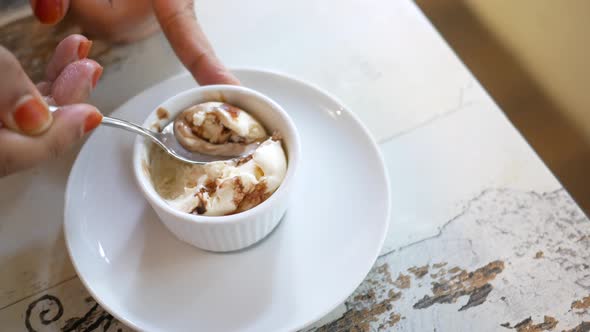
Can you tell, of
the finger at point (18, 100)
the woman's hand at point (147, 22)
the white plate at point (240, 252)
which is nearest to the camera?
the finger at point (18, 100)

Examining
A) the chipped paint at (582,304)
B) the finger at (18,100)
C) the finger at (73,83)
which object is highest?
the finger at (18,100)

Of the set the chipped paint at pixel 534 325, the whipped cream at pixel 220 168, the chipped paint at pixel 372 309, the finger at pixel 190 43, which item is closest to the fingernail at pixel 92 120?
the whipped cream at pixel 220 168

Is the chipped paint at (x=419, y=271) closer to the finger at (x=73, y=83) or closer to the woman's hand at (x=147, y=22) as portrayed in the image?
the woman's hand at (x=147, y=22)

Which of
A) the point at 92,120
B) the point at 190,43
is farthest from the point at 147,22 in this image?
the point at 92,120

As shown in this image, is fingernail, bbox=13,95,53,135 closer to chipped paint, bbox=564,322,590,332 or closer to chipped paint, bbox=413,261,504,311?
chipped paint, bbox=413,261,504,311

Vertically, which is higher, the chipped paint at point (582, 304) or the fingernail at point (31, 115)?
the fingernail at point (31, 115)

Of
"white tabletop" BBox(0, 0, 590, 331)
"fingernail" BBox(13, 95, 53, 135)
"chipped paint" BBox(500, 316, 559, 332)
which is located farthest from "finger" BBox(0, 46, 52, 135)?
"chipped paint" BBox(500, 316, 559, 332)

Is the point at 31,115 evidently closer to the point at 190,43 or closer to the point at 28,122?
the point at 28,122

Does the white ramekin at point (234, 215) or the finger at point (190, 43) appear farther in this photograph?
the finger at point (190, 43)
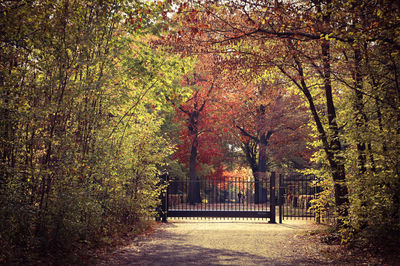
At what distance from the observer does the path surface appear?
7035 millimetres

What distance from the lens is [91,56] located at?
793 cm

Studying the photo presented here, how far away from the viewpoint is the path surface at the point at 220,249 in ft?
23.1

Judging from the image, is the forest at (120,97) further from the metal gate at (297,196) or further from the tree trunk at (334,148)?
the metal gate at (297,196)

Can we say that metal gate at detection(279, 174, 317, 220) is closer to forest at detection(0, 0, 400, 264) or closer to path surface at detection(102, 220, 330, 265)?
path surface at detection(102, 220, 330, 265)

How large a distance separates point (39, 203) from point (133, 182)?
4.30 m

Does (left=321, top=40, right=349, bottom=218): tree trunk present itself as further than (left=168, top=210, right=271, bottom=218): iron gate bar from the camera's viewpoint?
No

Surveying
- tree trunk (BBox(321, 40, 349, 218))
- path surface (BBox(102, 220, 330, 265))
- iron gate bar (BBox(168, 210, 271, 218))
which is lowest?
path surface (BBox(102, 220, 330, 265))

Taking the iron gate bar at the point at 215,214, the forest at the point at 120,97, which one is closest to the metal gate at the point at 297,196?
the iron gate bar at the point at 215,214

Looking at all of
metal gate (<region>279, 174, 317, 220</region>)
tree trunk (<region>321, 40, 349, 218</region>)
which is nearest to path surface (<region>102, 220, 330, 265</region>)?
tree trunk (<region>321, 40, 349, 218</region>)

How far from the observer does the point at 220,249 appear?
8227 mm

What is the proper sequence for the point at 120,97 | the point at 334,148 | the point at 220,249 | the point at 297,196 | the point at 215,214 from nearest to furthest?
the point at 220,249
the point at 120,97
the point at 334,148
the point at 215,214
the point at 297,196

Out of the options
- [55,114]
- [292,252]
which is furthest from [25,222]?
[292,252]

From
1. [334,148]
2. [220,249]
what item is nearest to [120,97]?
[220,249]

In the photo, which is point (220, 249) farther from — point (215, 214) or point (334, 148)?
point (215, 214)
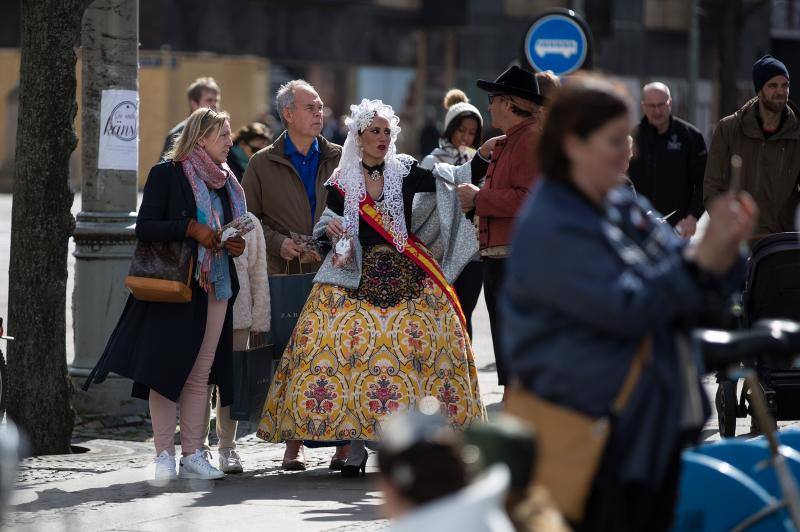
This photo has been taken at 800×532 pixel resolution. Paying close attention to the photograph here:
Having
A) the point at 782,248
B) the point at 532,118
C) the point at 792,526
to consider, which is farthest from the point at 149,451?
the point at 792,526

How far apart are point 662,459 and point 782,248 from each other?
4.57 m

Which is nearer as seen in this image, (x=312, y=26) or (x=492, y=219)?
(x=492, y=219)

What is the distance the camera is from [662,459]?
3816 mm

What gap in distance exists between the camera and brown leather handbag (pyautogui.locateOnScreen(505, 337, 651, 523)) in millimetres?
3734

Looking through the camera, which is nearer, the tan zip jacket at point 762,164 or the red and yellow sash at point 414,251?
the red and yellow sash at point 414,251

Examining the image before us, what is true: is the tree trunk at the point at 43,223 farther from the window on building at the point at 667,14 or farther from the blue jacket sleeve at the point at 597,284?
the window on building at the point at 667,14

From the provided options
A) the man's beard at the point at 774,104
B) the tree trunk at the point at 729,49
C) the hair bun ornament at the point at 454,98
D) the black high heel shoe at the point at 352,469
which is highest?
the tree trunk at the point at 729,49

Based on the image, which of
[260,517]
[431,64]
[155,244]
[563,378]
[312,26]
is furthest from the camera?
[431,64]

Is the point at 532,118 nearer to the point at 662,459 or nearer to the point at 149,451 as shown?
the point at 149,451

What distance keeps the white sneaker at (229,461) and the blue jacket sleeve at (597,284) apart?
4.82 m

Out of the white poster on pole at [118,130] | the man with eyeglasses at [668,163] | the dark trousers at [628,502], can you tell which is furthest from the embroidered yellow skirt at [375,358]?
the dark trousers at [628,502]

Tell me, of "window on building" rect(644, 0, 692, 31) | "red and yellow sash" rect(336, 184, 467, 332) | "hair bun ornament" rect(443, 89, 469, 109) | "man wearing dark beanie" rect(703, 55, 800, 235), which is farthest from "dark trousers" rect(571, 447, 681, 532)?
"window on building" rect(644, 0, 692, 31)

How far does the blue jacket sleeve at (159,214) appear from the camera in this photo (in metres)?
7.93

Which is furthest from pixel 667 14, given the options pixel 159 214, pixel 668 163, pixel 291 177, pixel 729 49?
pixel 159 214
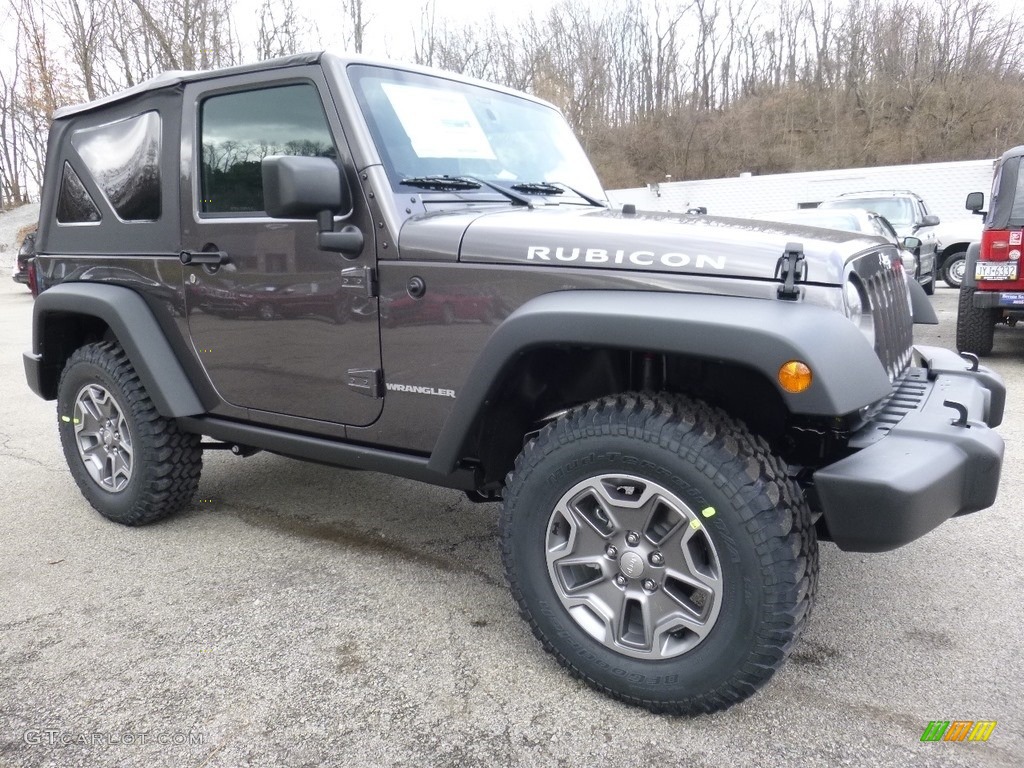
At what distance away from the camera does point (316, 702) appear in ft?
7.61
◇ ◇ ◇ ◇
WHAT YOU NEED TO DO:
Write out every line of the data above as a JSON array of strings, one string per line, with blank lines omitted and the pictures left out.

WORKED SOLUTION:
[
  "Can you tell, of",
  "the finger at point (18, 100)",
  "the woman's hand at point (147, 22)",
  "the white plate at point (240, 252)",
  "which is nearest to the camera?",
  "the finger at point (18, 100)",
  "Examining",
  "A) the chipped paint at (582,304)",
  "B) the finger at (18,100)",
  "C) the finger at (73,83)",
  "which object is highest?",
  "the finger at (18,100)",
  "Of the set the chipped paint at pixel 534 325, the whipped cream at pixel 220 168, the chipped paint at pixel 372 309, the finger at pixel 190 43, which item is closest to the fingernail at pixel 92 120?",
  "the whipped cream at pixel 220 168",
  "Is the chipped paint at (x=419, y=271) closer to the finger at (x=73, y=83) or closer to the woman's hand at (x=147, y=22) as portrayed in the image?",
  "the woman's hand at (x=147, y=22)",
  "Which of",
  "A) the point at 92,120",
  "B) the point at 190,43",
  "is farthest from the point at 147,22 in this image?",
  "the point at 92,120",
  "As shown in this image, is fingernail, bbox=13,95,53,135 closer to chipped paint, bbox=564,322,590,332 or closer to chipped paint, bbox=413,261,504,311?",
  "chipped paint, bbox=413,261,504,311",
  "Vertically, which is higher, the chipped paint at point (582, 304) or the fingernail at point (31, 115)?",
  "the fingernail at point (31, 115)",
  "Of",
  "\"white tabletop\" BBox(0, 0, 590, 331)",
  "\"fingernail\" BBox(13, 95, 53, 135)",
  "\"chipped paint\" BBox(500, 316, 559, 332)",
  "which is located farthest from \"finger\" BBox(0, 46, 52, 135)?",
  "\"chipped paint\" BBox(500, 316, 559, 332)",
  "Is the point at 31,115 evidently closer to the point at 190,43 or closer to the point at 28,122?",
  "the point at 28,122",
  "Does the white ramekin at point (234, 215) or the finger at point (190, 43) appear farther in this photograph?",
  "the finger at point (190, 43)",
  "At what distance from the observer does the path surface appear?",
  "7035 millimetres",
  "What distance from the lens is [91,56] located at?",
  "793 cm",
  "Studying the photo presented here, how far away from the viewpoint is the path surface at the point at 220,249 in ft?",
  "23.1",
  "Judging from the image, is the forest at (120,97) further from the metal gate at (297,196) or further from the tree trunk at (334,148)?",
  "the metal gate at (297,196)",
  "Can we say that metal gate at detection(279, 174, 317, 220) is closer to forest at detection(0, 0, 400, 264) or closer to path surface at detection(102, 220, 330, 265)?",
  "path surface at detection(102, 220, 330, 265)",
  "How large a distance separates point (39, 203) from point (133, 182)?",
  "4.30 m",
  "Does (left=321, top=40, right=349, bottom=218): tree trunk present itself as further than (left=168, top=210, right=271, bottom=218): iron gate bar from the camera's viewpoint?",
  "No",
  "Surveying",
  "- tree trunk (BBox(321, 40, 349, 218))",
  "- path surface (BBox(102, 220, 330, 265))",
  "- iron gate bar (BBox(168, 210, 271, 218))",
  "which is lowest?",
  "path surface (BBox(102, 220, 330, 265))",
  "Taking the iron gate bar at the point at 215,214, the forest at the point at 120,97, which one is closest to the metal gate at the point at 297,196?",
  "the iron gate bar at the point at 215,214",
  "Looking at all of",
  "metal gate (<region>279, 174, 317, 220</region>)",
  "tree trunk (<region>321, 40, 349, 218</region>)",
  "which is nearest to path surface (<region>102, 220, 330, 265</region>)?",
  "tree trunk (<region>321, 40, 349, 218</region>)",
  "How far from the observer does the point at 220,249 appear?",
  "8227 mm",
  "What is the proper sequence for the point at 120,97 | the point at 334,148 | the point at 220,249 | the point at 297,196 | the point at 215,214 from nearest to furthest?",
  "the point at 220,249",
  "the point at 120,97",
  "the point at 334,148",
  "the point at 215,214",
  "the point at 297,196",
  "Out of the options",
  "- [55,114]",
  "- [292,252]",
  "which is furthest from [25,222]?",
  "[292,252]",
  "From",
  "1. [334,148]",
  "2. [220,249]",
  "what item is nearest to [120,97]?",
  "[220,249]",
  "In the photo, which is point (220, 249) farther from — point (215, 214) or point (334, 148)?",
  "point (215, 214)",
  "This photo has been taken at 800×532 pixel resolution. Paying close attention to the photograph here:",
  "Having",
  "A) the point at 782,248",
  "B) the point at 532,118",
  "C) the point at 792,526",
  "to consider, which is farthest from the point at 149,451?",
  "the point at 792,526",
  "How far apart are point 662,459 and point 782,248 from each other?",
  "4.57 m",
  "Which is nearer as seen in this image, (x=312, y=26) or (x=492, y=219)?",
  "(x=492, y=219)",
  "What is the distance the camera is from [662,459]?",
  "3816 mm",
  "What gap in distance exists between the camera and brown leather handbag (pyautogui.locateOnScreen(505, 337, 651, 523)) in millimetres?",
  "3734",
  "Looking through the camera, which is nearer, the tan zip jacket at point 762,164 or the red and yellow sash at point 414,251?",
  "the red and yellow sash at point 414,251",
  "Examining the image before us, what is true: is the tree trunk at the point at 43,223 farther from the window on building at the point at 667,14 or farther from the blue jacket sleeve at the point at 597,284?",
  "the window on building at the point at 667,14",
  "From the provided options",
  "A) the man's beard at the point at 774,104",
  "B) the tree trunk at the point at 729,49",
  "C) the hair bun ornament at the point at 454,98",
  "D) the black high heel shoe at the point at 352,469",
  "which is highest?",
  "the tree trunk at the point at 729,49",
  "Based on the image, which of",
  "[260,517]",
  "[431,64]",
  "[155,244]",
  "[563,378]",
  "[312,26]",
  "is furthest from the camera?",
  "[431,64]",
  "Is the point at 532,118 nearer to the point at 662,459 or nearer to the point at 149,451 as shown?",
  "the point at 149,451",
  "What distance keeps the white sneaker at (229,461) and the blue jacket sleeve at (597,284) apart?",
  "4.82 m",
  "Out of the white poster on pole at [118,130] | the man with eyeglasses at [668,163] | the dark trousers at [628,502], can you tell which is furthest from the embroidered yellow skirt at [375,358]?",
  "the dark trousers at [628,502]",
  "Tell me, of \"window on building\" rect(644, 0, 692, 31) | \"red and yellow sash\" rect(336, 184, 467, 332) | \"hair bun ornament\" rect(443, 89, 469, 109) | \"man wearing dark beanie\" rect(703, 55, 800, 235), which is farthest from \"dark trousers\" rect(571, 447, 681, 532)?",
  "\"window on building\" rect(644, 0, 692, 31)",
  "How far does the blue jacket sleeve at (159,214) appear from the camera in this photo (in metres)?",
  "7.93",
  "Which is furthest from pixel 667 14, given the options pixel 159 214, pixel 668 163, pixel 291 177, pixel 729 49?",
  "pixel 159 214",
  "At what distance away from the camera does point (316, 702) appear in ft?",
  "7.61"
]